Zwei Orchester mit fast 100 Musikerinnen und Musikanten begeisterten beim Frühjahrskonzert der Städtischen Jugendkapelle. Und fast 450 Gäste brauchten ihr Kommen nicht zu bereuen. Es wurde Blasmusik vom Feinsten geboten. "Seit Schuljahresbeginn wurde auf dieses Konzert hin geprobt", verriet Andreas Thon, Leiter der Jugendkapelle.

Den Anfang beim fast dreistündigen Konzert machte das 30-köpfige B-Orchester. Dabei übernahm Thomas Mahat-Loos die Ansage und ging mit dem Mikrophon ebenso gut um, wie mit seinen Schlaginstrumenten. "Pangea", eine utopische, musikalische Reise stand am Anfang. Danach folgte die"Peer-Gynt-Suite" von Edvard Grieg, ein viersätziges Stück. Nicht nur hörens-, sondern auch sehenswert dann der Beitrag "Cowboys" von Daniel Bukvich. Hier zeigten die jüngeren Jugendkapellenmitglieder eine enorme Disziplin bei der Interpretation eines Stückes, zu dem auch eine gehörige Portion Mimik gehörte. Höhepunkt dabei "Dominik (Rauch), das Hausgespenst", der als leibhaftiger Teufel über die Bühne fegte. B-Orchester wie später das A-Team auch kamen um eine Zugabe nicht herum. Mit "Mambo Number five" verabschiedeten sich die Mädchen und Buben.

Das 64-köpfige A-Orchester dann sein ganz großes Können zeigte, gab es seitens des Bezirkes 14 im Allgäu-schwäbischen-Musikbund (ASM) noch einige Ehrungen. Thon durfte dabei Samantha Wagner, Ulrich Kölbl, Sibylle Fischer, Maria Sturm, Vitaliy Rusakovsky und Maximilian Ortmeier das Zeugnis und die Nadel in Bronze für die bestandene D1-Prüfung für Bläser überreichen. Eine Stufe höher Ludwig Nägele, Christopher Basch, Birgit Trinkl und Barbara Wörle. Sie erhielten die gleiche Auszeichnung in Silber für die bestandene D2-Prüfung. Recht jung mit dem Musizieren angefangen haben Julia Bujalka, Diana Sichinger, Tobias Kast und Ludwig Koller, die für zehn Jahre Zugehörigkeit zu einem Orchester ausgezeichnet wurden.

Plattform für Solisten

Als der verdiente Beifall verklungen war, ging`s in die Vollen. Martin Nägele führte diesmal durch`s Programm. Dabei waren die "Satiric Dances" von Norman Dello Jolo und "Variations on a Korean Folksong" von John Barnes Chance mehr als ein gelungener Auftakt vor der Pause.
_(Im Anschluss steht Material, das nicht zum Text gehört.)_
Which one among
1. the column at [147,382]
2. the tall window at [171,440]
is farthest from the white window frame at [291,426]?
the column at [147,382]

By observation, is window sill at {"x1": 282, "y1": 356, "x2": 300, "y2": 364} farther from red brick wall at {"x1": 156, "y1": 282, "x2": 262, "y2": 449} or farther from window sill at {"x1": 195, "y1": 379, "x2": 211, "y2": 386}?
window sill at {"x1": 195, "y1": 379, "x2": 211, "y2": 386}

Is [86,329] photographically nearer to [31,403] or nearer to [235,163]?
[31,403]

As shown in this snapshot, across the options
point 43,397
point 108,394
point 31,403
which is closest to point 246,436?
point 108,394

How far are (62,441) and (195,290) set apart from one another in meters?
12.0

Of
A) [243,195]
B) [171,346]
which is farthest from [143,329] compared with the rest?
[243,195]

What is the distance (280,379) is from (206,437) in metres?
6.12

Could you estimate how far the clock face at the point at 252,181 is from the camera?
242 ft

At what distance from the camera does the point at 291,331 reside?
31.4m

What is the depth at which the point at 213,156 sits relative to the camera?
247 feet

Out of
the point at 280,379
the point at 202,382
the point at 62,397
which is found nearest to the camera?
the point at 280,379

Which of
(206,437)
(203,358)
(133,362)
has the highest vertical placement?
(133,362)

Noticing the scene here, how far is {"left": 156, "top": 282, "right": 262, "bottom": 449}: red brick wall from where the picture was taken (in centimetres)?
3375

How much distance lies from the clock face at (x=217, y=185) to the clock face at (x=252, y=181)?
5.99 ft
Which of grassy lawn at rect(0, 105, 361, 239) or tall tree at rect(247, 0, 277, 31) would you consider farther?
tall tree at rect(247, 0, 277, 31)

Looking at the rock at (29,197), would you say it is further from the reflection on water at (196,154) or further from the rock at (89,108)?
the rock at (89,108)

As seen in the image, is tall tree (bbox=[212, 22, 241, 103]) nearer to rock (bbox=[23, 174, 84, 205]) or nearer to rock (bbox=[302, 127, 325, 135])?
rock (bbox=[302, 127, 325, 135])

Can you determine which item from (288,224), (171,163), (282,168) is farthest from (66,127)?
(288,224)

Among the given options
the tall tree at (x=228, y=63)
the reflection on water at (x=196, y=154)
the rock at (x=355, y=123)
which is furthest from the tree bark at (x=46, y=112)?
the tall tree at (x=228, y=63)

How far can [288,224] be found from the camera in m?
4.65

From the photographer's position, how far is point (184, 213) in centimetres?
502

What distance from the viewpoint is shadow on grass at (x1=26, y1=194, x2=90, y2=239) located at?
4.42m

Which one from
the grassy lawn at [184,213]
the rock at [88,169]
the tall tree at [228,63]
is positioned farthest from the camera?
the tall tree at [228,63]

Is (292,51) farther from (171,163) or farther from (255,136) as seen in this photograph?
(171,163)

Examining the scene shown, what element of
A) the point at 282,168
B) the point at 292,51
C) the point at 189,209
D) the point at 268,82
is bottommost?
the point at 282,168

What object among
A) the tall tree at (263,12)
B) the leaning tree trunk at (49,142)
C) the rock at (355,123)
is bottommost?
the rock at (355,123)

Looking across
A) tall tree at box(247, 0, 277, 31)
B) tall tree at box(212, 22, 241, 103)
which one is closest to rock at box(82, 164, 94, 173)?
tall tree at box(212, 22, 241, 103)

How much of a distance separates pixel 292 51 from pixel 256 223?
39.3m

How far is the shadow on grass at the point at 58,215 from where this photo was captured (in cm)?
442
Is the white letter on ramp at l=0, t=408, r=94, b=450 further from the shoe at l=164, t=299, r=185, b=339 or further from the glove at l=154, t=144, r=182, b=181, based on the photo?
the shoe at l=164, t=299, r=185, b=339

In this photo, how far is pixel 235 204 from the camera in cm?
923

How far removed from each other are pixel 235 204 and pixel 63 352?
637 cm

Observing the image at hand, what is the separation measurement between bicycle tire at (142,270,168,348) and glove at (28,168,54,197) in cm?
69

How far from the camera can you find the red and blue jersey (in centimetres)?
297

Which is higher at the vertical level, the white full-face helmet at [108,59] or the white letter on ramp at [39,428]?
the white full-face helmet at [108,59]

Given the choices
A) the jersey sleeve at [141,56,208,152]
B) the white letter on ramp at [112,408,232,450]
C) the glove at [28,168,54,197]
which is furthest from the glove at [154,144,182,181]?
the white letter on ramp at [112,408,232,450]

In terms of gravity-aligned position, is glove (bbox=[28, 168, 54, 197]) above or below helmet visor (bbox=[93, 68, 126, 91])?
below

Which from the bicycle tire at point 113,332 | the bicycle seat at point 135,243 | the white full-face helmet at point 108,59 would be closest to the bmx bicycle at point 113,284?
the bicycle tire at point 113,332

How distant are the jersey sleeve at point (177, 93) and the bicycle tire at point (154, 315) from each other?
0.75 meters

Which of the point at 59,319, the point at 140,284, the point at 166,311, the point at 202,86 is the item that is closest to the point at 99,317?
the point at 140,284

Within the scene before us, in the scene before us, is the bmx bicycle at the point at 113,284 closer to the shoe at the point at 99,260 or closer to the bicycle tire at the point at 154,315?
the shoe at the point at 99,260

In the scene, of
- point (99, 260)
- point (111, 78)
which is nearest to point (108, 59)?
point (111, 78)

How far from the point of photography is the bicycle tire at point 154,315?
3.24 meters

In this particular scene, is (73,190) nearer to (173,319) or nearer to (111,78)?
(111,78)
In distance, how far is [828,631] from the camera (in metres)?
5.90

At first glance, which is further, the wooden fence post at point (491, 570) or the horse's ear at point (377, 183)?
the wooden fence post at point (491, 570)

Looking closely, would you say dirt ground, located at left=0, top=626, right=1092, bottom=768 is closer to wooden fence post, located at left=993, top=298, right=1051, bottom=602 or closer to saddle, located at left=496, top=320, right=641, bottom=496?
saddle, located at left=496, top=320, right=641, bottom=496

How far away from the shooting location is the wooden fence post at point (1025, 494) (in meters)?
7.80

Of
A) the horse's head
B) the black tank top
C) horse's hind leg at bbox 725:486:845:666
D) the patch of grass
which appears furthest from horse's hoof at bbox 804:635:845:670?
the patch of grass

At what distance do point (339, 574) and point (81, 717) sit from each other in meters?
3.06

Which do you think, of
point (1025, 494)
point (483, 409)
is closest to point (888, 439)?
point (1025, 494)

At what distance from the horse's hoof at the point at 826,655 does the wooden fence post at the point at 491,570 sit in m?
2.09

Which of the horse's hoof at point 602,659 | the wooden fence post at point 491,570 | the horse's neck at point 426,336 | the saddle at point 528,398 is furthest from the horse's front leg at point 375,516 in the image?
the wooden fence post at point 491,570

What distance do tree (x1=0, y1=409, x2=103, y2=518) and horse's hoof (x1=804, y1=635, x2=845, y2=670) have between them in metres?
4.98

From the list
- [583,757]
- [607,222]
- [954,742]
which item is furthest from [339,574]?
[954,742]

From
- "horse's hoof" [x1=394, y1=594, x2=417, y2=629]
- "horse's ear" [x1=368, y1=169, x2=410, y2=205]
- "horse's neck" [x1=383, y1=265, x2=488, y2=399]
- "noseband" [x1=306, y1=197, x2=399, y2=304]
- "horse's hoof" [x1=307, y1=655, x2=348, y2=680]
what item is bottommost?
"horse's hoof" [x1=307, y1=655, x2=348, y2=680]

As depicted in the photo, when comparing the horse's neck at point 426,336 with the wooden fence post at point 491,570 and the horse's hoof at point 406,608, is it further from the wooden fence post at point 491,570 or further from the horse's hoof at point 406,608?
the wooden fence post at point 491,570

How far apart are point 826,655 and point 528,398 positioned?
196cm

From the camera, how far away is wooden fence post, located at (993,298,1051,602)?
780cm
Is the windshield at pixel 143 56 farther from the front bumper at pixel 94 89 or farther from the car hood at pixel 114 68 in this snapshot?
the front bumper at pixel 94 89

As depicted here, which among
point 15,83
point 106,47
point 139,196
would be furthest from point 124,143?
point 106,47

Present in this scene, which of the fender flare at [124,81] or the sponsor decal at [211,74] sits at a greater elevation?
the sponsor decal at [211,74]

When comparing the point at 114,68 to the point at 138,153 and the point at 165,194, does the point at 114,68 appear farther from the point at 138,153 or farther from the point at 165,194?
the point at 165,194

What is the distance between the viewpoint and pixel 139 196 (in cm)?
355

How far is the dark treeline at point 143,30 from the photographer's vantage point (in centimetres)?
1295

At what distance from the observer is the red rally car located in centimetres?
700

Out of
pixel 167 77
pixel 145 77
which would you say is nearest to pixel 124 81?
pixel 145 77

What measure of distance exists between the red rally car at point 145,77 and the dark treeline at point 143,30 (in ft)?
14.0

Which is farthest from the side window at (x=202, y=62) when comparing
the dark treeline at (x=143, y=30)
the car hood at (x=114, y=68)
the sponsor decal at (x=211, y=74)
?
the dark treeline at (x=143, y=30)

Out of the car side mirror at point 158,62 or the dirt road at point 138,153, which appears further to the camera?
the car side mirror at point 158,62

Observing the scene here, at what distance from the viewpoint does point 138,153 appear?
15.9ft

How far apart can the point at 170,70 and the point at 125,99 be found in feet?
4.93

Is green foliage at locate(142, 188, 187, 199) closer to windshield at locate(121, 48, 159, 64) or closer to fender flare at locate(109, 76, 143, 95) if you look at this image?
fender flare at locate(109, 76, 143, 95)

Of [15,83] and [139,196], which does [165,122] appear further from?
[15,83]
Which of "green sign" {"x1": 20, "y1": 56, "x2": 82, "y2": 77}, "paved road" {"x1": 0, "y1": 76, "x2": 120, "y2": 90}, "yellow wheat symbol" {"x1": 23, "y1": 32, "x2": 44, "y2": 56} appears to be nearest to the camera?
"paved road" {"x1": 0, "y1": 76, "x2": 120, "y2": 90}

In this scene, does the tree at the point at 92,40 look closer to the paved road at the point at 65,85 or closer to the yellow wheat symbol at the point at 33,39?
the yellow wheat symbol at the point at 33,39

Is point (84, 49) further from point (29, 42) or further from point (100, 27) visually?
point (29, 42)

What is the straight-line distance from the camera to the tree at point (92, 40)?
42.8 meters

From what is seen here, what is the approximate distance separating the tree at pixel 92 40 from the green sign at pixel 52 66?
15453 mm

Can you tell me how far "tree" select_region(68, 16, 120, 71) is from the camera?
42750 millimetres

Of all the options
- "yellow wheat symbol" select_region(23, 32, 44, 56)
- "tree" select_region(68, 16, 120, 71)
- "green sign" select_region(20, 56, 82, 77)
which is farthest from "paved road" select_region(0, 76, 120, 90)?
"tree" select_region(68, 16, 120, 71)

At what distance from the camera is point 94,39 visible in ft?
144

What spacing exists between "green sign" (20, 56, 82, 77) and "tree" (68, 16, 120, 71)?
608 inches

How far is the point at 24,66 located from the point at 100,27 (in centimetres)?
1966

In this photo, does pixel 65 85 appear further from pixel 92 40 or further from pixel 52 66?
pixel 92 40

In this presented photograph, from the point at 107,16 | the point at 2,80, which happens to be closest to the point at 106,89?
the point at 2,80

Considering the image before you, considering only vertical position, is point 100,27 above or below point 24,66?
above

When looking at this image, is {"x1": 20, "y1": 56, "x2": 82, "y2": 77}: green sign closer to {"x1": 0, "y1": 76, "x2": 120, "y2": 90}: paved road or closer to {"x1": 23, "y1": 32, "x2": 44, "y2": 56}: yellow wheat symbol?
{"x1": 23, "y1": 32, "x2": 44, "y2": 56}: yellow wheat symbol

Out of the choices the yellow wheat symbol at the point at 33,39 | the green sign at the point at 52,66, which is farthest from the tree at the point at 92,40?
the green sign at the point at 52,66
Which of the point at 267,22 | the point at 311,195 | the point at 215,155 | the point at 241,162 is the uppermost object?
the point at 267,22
Der zweite Teil des Konzertes war dann eine Plattform für einige Solisten, einmal einem großen Publikum Können und musikalische Disziplin zu zeigen. Was Stefan Galle, Martin Nägele, Ludwig Nägele und Christopher Basch beim "Hornfestival" von Kurt Gäbele ihren Blasinstrumenten entlockten, war schon Klasse. Daniel Raffler lief dann mit der Querflöte und der Piccoloflöte in der "Gemeinhardt-Suite" zur Höchstform auf. Johannes Steinhart und Andreas Bolleininger mit ihren Trompeten durften im Stück "Der alte Dessauer" als Solisten glänzen, ehe in Harry Dacostas "Tuba Tiger Rag" Christian Bader seiner Tuba die Töne so entlockte, dass ein begeistertes Publikum kaum zu halten war. "Sax In Swing" von Hans Elbl, mit dem neunköpfigen Saxregister der Jugendkapelle im Solopart war dann noch ein glänzendes i-Tüpfelchen vor den Zugaben.

Ein Konzert, das nachklang. Hoffentlich auch für den Verein der Freunde und Förderer der Stadtmusikschule Friedberg. Deren Vorstandsmitglieder übernahmen Bewirtung und Betreuung der Garderobe. Natürlich um auch hier an Mittel zu kommen, die wieder an die jungen Musikanten und deren Förderung zurückfließen werden.